- **Task brief**
Reproduce each line exactly, including spacing and punctuation.

[Start of Records provided]

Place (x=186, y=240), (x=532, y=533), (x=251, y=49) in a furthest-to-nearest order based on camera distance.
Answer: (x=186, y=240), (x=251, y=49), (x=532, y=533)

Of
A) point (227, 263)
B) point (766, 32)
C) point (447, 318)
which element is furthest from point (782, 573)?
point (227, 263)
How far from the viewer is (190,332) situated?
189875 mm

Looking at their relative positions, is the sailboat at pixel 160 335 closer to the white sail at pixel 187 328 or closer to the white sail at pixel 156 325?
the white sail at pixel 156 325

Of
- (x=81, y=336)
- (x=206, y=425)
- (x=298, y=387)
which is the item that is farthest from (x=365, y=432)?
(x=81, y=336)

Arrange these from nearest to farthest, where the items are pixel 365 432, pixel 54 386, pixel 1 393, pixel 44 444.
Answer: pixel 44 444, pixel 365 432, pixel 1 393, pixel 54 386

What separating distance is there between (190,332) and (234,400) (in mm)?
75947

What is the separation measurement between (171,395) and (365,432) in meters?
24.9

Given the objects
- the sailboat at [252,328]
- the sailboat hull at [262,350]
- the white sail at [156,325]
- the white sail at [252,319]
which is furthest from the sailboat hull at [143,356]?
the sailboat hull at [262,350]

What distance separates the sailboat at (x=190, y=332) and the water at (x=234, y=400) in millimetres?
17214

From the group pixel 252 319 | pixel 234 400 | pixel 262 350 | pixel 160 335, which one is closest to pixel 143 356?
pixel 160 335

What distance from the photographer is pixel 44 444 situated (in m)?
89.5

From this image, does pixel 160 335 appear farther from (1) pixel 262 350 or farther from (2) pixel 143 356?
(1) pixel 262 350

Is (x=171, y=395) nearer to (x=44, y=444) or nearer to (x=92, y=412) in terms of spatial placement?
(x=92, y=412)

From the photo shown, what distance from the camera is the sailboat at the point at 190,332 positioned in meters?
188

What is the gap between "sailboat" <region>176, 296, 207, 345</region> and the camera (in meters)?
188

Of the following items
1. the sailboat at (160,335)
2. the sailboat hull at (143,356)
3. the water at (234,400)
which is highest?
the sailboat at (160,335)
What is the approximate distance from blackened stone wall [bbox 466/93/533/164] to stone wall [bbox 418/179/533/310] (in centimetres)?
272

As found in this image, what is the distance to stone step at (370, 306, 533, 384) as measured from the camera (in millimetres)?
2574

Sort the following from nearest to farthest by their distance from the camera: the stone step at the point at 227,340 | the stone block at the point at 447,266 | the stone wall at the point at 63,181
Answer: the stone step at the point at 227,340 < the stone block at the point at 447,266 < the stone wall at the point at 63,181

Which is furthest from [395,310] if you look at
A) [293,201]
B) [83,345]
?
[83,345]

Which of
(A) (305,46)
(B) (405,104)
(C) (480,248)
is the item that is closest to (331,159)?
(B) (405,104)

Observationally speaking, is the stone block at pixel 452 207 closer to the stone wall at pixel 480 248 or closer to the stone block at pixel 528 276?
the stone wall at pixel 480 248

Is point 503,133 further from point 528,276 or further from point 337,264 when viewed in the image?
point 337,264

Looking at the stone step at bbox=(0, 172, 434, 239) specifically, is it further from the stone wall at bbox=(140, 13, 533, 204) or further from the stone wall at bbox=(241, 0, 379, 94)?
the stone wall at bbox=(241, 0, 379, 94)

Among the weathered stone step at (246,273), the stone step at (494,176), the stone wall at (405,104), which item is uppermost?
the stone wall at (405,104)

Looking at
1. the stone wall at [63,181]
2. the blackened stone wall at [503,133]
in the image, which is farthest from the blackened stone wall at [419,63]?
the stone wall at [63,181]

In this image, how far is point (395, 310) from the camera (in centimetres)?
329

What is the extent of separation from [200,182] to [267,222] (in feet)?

[End of Records provided]

- **Finished answer**
Place (x=186, y=240), (x=532, y=533), (x=251, y=49) in a furthest-to-nearest order based on camera distance.
Answer: (x=186, y=240), (x=251, y=49), (x=532, y=533)

Of
A) point (227, 263)
B) point (766, 32)
C) point (447, 318)
which element is furthest from point (782, 573)?
point (227, 263)
How far from the viewer is (190,332) situated?
189875 mm

Looking at their relative positions, is the sailboat at pixel 160 335 closer to the white sail at pixel 187 328 or closer to the white sail at pixel 156 325?
the white sail at pixel 156 325

Of
- (x=81, y=336)
- (x=206, y=425)
- (x=298, y=387)
which is the item that is farthest from (x=365, y=432)?
(x=81, y=336)

Arrange these from nearest to farthest, where the items are pixel 365 432, pixel 54 386, pixel 1 393, pixel 44 444.
Answer: pixel 44 444, pixel 365 432, pixel 1 393, pixel 54 386

What separating distance is there between (190,332) and (234,400) (in mm)?
75947

What is the separation measurement between (171,395) and (365,432) in meters?
24.9

Given the objects
- the sailboat at [252,328]
- the sailboat hull at [262,350]
- the white sail at [156,325]
- the white sail at [252,319]
which is furthest from the sailboat hull at [143,356]?
the sailboat hull at [262,350]

What distance separates the sailboat at (x=190, y=332) and the water at (x=234, y=400) in millimetres?
17214

From the group pixel 252 319 | pixel 234 400 | pixel 262 350 | pixel 160 335, which one is closest to pixel 143 356?
pixel 160 335

What distance from the photographer is pixel 44 444 situated (in m)?
89.5

From this image, does pixel 160 335 appear farther from (1) pixel 262 350 or farther from (2) pixel 143 356?
(1) pixel 262 350

Is (x=171, y=395) nearer to (x=44, y=444) or nearer to (x=92, y=412) in terms of spatial placement?
(x=92, y=412)

From the photo shown, what distance from the camera is the sailboat at the point at 190,332 positioned in meters?
188

What is the gap between "sailboat" <region>176, 296, 207, 345</region> and the camera (in meters)?
188

Of the following items
1. the sailboat at (160,335)
2. the sailboat hull at (143,356)
3. the water at (234,400)
which is highest?
the sailboat at (160,335)
What is the approximate distance from blackened stone wall [bbox 466/93/533/164] to stone wall [bbox 418/179/533/310] (in centimetres)?
272

As found in this image, what is the distance to stone step at (370, 306, 533, 384) as measured from the camera (in millimetres)?
2574

Sort the following from nearest to farthest by their distance from the camera: the stone step at the point at 227,340 | the stone block at the point at 447,266 | the stone wall at the point at 63,181
Answer: the stone step at the point at 227,340 < the stone block at the point at 447,266 < the stone wall at the point at 63,181

Which is furthest from [395,310] if you look at
A) [293,201]
B) [83,345]
?
[83,345]

Which of
(A) (305,46)
(B) (405,104)
(C) (480,248)
is the item that is closest to (331,159)?
(B) (405,104)

Observationally speaking, is the stone block at pixel 452 207 closer to the stone wall at pixel 480 248 or closer to the stone block at pixel 528 276?
the stone wall at pixel 480 248

Is point 503,133 further from point 528,276 or further from point 337,264 when viewed in the image?
point 337,264

Looking at the stone step at bbox=(0, 172, 434, 239) specifically, is it further from the stone wall at bbox=(140, 13, 533, 204) or further from the stone wall at bbox=(241, 0, 379, 94)?
the stone wall at bbox=(241, 0, 379, 94)

Among the weathered stone step at (246,273), the stone step at (494,176), the stone wall at (405,104), which item is uppermost?
the stone wall at (405,104)

Looking at
1. the stone wall at [63,181]
2. the blackened stone wall at [503,133]
in the image, which is farthest from the blackened stone wall at [419,63]?
the stone wall at [63,181]

In this image, how far is point (395, 310) from the camera (in centimetres)?
329

What is the extent of separation from [200,182] to [267,222] (in feet)?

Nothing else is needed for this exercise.